(Texto proporcionado)
Han pasado los largos años, y los tiempos han cambiado. La vida ha ido perdiendo, al menos a primera vista, su inmediatez mágica, su radical carácter sobrenatural. Parece que lo prosaico se va imponiendo, como una marea aparentemente imparable, que arrasa a su paso modos de vivir la existencia mirando hacia arriba —al Cielo— y hacia adentro —a la propia alma—. La desaparición de las tertulias en pequeños y tranquilos cafés es uno de tantos síntomas de la pérdida del tempo lento con que aquellos hombres vivían sus existencias, de un modo más pleno, más ancestral. La ausencia de grupos reunidos en torno a temas de conversación e interés comunes, de calado intelectual más o menos profundo, ha quedado rubricada por la proliferación de los nuevos lugares de reunión. En la mayoría de ellos las voces quedan ahogadas por una música que ha devenido ruido ensordecedor, confusión, aturdimiento voluntario. Imposible encontrar en tales lugares paz y sosiego para la conversación y el intercambio enriquecedor.
Por eso, es en este contexto cultural —quizá por contraste— donde autores como Tolkien y Lewis aportan su luz propia. Ellos alumbraron mundos imaginarios que son el de todos los días, transfigurado por la mirada amable y esperanzada de quienes están convencidos de que «no todo lo que es oro reluce» —como escribió Tolkien de Aragorn—, de que hay en la realidad más de lo que aparece a los ojos —Frodo o Sam son dos buenos ejemplos, como lo es Gandalf— y que, por eso mismo, hay que educar la mirada, para que el ser humano aprenda a descubrir la esencia que esconden las apariencias, la Magia de la vida y la verdad inscritas en el alma de cada mujer, de cada hombre. Pues, no en vano, saber mirar implica saber amar. En ese proceso, que dura tanto como la vida misma, cada persona sigue buscando su propio rostro, los ojos que le permitan descubrir quién es en verdad, como sucedía en el mito de Psique —por cierto, y no es casualidad, una historia recontada por Lewis en su obra Till We Have Faces (existe versión española: Mientras no tengamos rostro, publicada por Rialp).

(Extractos del listado)
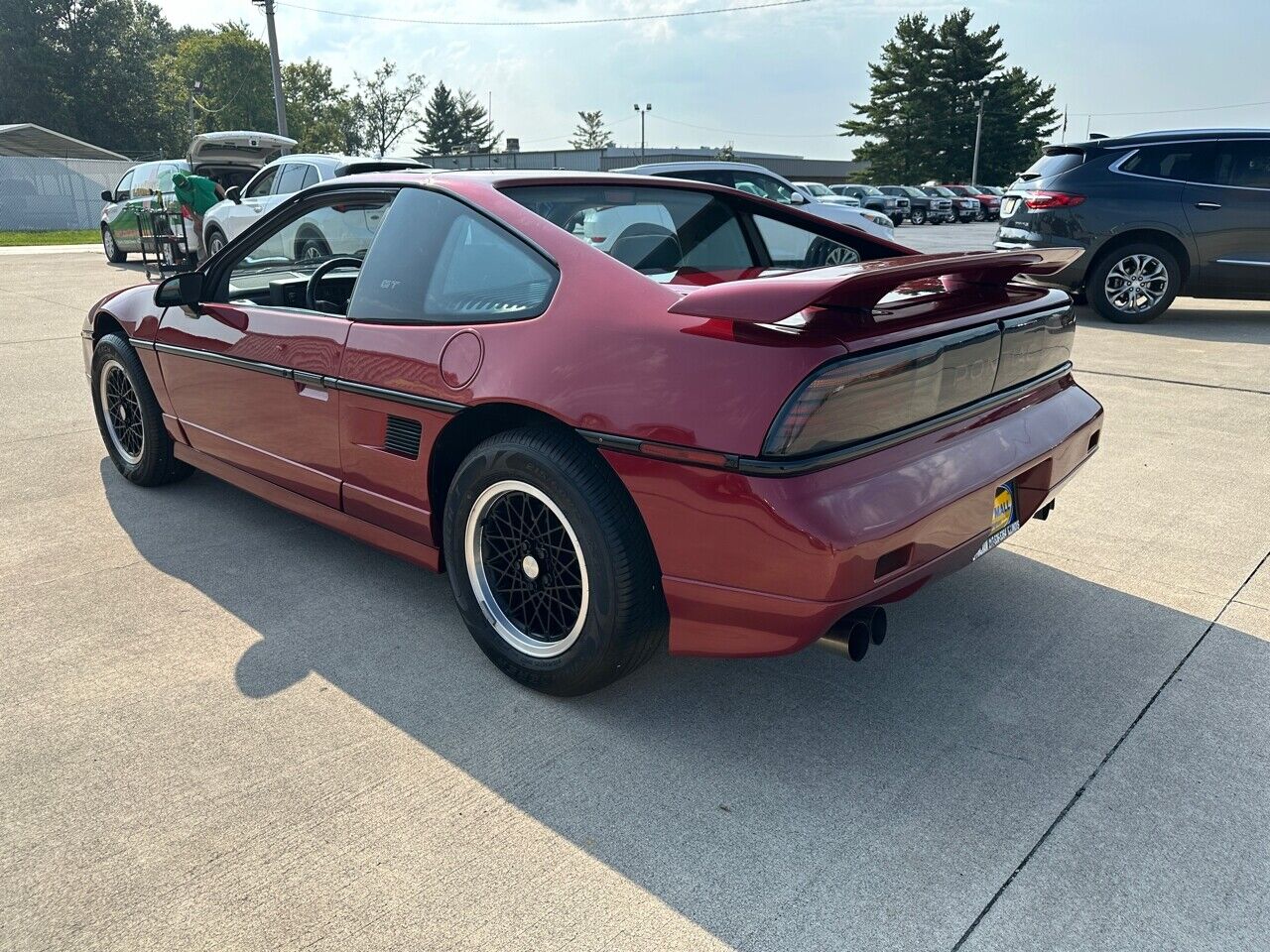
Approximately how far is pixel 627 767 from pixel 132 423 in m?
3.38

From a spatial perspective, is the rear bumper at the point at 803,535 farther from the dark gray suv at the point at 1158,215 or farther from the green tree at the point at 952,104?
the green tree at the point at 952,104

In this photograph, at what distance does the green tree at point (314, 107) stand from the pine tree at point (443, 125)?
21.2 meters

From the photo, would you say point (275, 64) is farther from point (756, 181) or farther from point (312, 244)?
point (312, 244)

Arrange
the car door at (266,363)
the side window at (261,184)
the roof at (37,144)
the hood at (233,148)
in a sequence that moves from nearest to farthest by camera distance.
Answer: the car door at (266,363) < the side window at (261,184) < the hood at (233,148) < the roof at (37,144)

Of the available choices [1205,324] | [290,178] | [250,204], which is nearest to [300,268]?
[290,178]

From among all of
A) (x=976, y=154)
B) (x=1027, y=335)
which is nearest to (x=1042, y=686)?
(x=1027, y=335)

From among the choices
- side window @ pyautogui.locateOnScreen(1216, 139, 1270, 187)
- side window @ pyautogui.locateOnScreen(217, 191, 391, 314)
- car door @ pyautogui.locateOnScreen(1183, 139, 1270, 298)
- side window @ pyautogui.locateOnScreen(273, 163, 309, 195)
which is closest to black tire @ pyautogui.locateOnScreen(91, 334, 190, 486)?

(Qué hacer)
[1] Enumera todos los personajes de ficción o de mito que se nombran en el texto sobre Tolkien y Lewis.
[2] Prosigue el texto sobre Tolkien y Lewis a partir de su última oración.

(Respuestas esperadas)
[1] Aragorn, Frodo, Sam, Gandalf y Psique.

[2]
La invención imaginativa traía consigo, para los Inklings, el redescubrimiento de otros mundos que pudiesen arrojar luz sobre éste, que llamamos real. Los relatos devenían, así, hallazgos (del latín invenire, “encontrar, hallar”), nuevos territorios para el conocimiento —para el auto-conocimiento, en primer lugar—. Y de ese modo la metáfora, la radical capacidad de las palabras para designar la realidad que se nos presenta, en expresión de Mardones, “grávida de ambigüedad y polisemia”, convertía la poesía en medio no sólo de goce estético, sino en vehículo de epistéme , de conocimiento. Inventar mundos coherentes implicaba para los Inklings un aumento en la ciencia de este cosmos, y de cada individuo dentro de él. Existir en ellos a través de la lectura suponía llegar a ser más plenamente uno mismo; nada que ver con escapismos o evasiones infantiles en busca de Nunca Jamás. Los buenos relatos eran, para aquellos sabios de mentes perspicaces, vehículos de evasión, recuperación y consuelo, tal y como explica Tolkien en su ensayo Sobre los cuentos de hadas al hablar de los fines primordiales de cualquier buena historia.